- **Prompt**
Rewrite the listing below with "picture-taking position" replaced by "camera" and everything else left unchanged. Leave the pictures out of your answer.

- **The data**
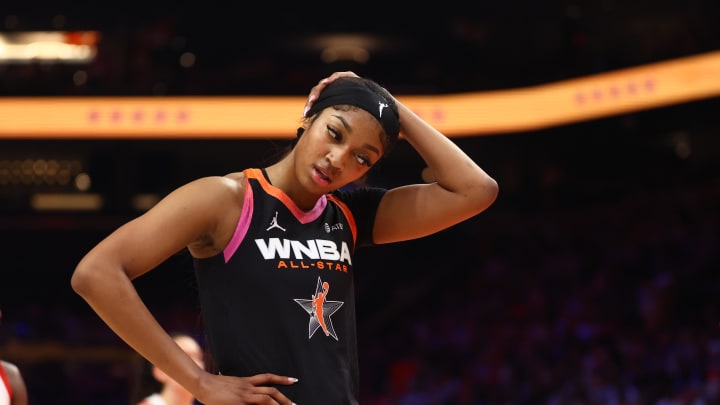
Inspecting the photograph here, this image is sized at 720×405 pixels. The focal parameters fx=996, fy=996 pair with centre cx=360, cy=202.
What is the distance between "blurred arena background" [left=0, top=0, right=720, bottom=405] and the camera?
10.9 meters

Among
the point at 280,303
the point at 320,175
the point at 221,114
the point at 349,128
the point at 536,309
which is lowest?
the point at 280,303

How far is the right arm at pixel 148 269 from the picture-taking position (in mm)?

- **Output of the task**
Inspecting the photograph here, this image is sized at 720×405 pixels. The focal parameters fx=996, fy=996 pair with centre cx=360, cy=202.
What is the distance between "blurred arena background" [left=0, top=0, right=720, bottom=405] and the camera?
10.9 meters

Among
the point at 280,303
the point at 320,175
the point at 221,114
the point at 349,128
the point at 536,309
which is lowest?
the point at 280,303

How far is the right arm at pixel 148 269 from the camera (in mm)?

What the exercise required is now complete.